Dataset rows

══════

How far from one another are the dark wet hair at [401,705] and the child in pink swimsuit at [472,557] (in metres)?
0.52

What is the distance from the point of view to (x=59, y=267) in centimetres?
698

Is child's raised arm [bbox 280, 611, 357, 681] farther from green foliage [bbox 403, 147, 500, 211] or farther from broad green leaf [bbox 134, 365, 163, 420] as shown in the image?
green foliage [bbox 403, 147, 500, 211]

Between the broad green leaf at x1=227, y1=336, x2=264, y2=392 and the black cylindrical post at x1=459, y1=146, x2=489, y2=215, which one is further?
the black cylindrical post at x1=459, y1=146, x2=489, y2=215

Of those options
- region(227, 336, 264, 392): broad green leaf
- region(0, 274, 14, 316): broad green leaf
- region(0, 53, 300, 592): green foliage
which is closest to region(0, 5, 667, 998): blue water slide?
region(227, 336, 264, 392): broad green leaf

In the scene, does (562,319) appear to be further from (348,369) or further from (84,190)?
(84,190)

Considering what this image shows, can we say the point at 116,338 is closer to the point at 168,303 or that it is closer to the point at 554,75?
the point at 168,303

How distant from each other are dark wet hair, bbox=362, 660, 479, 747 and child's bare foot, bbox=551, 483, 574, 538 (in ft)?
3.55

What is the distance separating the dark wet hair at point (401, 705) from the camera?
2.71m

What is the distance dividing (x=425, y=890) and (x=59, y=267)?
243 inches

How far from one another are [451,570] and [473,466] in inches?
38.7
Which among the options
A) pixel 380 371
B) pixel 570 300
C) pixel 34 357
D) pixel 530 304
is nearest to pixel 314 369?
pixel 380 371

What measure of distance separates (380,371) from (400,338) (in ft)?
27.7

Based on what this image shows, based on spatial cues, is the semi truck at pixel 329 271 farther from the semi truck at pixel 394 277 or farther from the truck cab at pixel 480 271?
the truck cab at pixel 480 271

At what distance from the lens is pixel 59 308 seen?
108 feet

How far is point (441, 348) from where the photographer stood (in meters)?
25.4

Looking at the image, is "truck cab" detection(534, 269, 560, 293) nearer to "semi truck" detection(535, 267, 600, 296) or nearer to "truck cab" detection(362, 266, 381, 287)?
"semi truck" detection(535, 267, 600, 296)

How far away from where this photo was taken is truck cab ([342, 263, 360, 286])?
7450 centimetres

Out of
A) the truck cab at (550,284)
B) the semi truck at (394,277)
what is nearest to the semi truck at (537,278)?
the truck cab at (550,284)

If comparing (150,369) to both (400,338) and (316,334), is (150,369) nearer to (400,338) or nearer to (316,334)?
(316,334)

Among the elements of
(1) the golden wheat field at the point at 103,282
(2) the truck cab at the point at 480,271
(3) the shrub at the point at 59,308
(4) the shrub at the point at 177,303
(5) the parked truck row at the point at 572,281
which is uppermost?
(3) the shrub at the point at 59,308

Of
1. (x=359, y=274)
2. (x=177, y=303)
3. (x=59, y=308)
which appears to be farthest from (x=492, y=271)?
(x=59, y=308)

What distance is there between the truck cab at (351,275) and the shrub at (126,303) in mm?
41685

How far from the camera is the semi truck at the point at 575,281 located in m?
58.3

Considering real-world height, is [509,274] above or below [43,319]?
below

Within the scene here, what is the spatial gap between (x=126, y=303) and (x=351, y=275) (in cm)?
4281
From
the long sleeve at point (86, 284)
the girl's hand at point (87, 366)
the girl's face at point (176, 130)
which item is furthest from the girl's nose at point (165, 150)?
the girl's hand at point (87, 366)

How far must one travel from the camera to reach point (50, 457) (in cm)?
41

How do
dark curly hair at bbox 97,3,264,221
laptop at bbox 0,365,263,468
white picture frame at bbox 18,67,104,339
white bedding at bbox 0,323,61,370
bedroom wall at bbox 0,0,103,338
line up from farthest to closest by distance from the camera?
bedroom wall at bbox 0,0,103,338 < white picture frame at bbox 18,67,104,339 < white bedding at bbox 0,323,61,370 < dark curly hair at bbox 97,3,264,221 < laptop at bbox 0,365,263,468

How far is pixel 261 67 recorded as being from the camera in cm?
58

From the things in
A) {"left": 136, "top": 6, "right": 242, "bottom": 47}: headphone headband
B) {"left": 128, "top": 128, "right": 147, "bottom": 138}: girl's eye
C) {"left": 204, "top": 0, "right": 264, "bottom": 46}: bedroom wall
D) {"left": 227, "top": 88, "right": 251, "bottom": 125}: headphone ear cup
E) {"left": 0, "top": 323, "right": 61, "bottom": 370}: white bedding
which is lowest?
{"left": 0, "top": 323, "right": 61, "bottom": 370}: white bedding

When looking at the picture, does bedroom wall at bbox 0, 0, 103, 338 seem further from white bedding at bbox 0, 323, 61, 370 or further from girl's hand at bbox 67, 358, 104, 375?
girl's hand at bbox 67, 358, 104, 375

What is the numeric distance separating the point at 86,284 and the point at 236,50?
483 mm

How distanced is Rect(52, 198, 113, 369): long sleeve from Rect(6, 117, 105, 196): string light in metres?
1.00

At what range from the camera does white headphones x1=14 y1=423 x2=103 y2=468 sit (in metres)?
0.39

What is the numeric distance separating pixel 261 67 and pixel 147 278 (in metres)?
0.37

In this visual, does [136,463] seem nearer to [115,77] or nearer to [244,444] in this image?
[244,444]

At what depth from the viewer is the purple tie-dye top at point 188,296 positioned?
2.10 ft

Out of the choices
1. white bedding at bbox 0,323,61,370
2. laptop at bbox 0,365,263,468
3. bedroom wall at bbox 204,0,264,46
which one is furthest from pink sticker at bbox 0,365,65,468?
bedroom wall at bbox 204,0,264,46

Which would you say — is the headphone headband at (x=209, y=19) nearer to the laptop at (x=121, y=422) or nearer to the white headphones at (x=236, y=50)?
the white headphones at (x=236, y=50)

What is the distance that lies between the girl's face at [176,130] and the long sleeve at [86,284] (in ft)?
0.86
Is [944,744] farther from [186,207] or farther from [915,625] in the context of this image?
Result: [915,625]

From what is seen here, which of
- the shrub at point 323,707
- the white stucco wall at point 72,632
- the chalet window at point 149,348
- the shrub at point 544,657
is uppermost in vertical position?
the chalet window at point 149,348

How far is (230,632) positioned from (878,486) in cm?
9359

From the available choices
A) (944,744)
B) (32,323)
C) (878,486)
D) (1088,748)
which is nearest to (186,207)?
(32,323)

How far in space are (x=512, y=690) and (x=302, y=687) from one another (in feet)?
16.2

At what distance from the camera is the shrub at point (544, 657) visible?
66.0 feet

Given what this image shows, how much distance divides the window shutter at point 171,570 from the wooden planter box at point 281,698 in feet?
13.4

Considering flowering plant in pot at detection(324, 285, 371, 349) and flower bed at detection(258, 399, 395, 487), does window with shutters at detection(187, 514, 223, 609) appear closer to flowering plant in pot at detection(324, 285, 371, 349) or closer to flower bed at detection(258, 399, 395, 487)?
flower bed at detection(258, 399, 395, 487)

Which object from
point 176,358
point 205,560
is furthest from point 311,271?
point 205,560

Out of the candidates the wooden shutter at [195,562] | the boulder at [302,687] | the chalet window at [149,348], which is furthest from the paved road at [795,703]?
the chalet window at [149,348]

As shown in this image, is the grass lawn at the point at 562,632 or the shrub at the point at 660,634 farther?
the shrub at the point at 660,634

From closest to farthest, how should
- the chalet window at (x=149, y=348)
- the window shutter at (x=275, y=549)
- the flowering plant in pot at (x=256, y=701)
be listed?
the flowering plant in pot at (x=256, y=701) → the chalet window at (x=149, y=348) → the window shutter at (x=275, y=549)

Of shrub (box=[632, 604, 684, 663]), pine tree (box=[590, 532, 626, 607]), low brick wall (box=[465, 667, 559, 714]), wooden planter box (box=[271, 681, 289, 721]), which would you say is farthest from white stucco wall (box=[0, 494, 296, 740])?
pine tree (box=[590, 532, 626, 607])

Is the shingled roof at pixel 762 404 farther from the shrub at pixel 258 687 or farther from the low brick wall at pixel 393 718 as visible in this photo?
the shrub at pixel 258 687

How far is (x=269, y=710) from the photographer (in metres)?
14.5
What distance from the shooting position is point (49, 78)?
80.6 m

══════

* Objective
Starting at the line containing "What distance from the shooting" and ending at the last line, rewrite these lines with "shooting position" swapped for "camera", leaving everything else as is.

* Answer to the problem
What distance from the camera is point (49, 78)?
80.6 m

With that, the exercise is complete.